Enhancement of adhesion strength and cellular stiffness of osteoblasts on mirror-polished titanium surface by UV-photofunctionalization

Abstract

Ultraviolet (UV)-photofunctionalization of titanium substantially enhances the strength and quality of osseointegration by promoting osteogenic cellular attachment and proliferation. However, the mechanism underlying the initial interaction between the cells and the surface of the material remains to be elucidated, especially where the influence of surface roughness is excluded as a factor. The effect of UV-photofunctionalization on the adhesive strength and cellular stiffness of a single osteoblast and its association with the extent of cell spread, cytoskeletal development and focal adhesion assembly on a very smooth titanium surface was evaluated. Rat bone marrow-derived osteoblasts were cultured on UV-treated or untreated mirror-polished titanium disks. The mean critical shear force required to initiate detachment of a single osteoblast (n=10) was >2000nN on a UV-treated surface at 3h incubation, which was 17 times greater than that on an untreated surface.
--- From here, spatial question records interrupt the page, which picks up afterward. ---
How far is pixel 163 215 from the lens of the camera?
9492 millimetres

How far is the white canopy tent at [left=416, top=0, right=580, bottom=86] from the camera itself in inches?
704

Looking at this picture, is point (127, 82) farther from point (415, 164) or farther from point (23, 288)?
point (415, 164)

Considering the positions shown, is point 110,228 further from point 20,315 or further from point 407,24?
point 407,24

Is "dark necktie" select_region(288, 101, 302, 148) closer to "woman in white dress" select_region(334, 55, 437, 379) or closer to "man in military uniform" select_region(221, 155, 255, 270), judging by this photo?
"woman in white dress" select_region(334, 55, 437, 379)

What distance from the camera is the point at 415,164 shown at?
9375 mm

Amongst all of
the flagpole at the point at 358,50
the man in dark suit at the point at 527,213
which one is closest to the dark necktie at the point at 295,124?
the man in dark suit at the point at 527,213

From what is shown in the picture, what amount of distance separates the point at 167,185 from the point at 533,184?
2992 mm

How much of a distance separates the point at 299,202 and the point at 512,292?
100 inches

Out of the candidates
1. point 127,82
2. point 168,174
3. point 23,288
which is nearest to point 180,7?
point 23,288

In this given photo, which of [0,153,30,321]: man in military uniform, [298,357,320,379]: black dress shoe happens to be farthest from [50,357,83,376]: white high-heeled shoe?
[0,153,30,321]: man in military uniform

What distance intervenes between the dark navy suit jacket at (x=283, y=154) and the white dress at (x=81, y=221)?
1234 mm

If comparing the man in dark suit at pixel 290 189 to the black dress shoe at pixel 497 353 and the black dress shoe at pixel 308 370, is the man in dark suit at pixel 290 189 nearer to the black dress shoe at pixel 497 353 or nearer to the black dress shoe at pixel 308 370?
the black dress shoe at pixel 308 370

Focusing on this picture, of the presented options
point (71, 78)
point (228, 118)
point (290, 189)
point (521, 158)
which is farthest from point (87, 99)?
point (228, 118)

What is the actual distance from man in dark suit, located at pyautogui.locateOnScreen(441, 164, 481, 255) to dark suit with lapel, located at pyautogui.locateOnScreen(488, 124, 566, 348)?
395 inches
The mean total energy required to complete the detachment of osteoblasts (n=10) was consistently >60pJ on a UV-treated titanium surface after 24h culture, which was up to 42 times greater than that on an untreated surface. Cellular shear modulus, which represents cellular stiffness, was consistently greater on a UV-treated surface than on an untreated surface after 24h incubation (n=10). This strengthening of cell adhesion and cellular mechanical properties on UV-treated titanium was accompanied by enhanced cell spread and actin fiber development and increased levels of vinculin expression. These results indicate that UV-photofunctionalization substantially strengthens osteoblast retention on titanium bulk material with no topographical features, and that this is associated with enhancement of intracellular structural development during the cell adhesion process.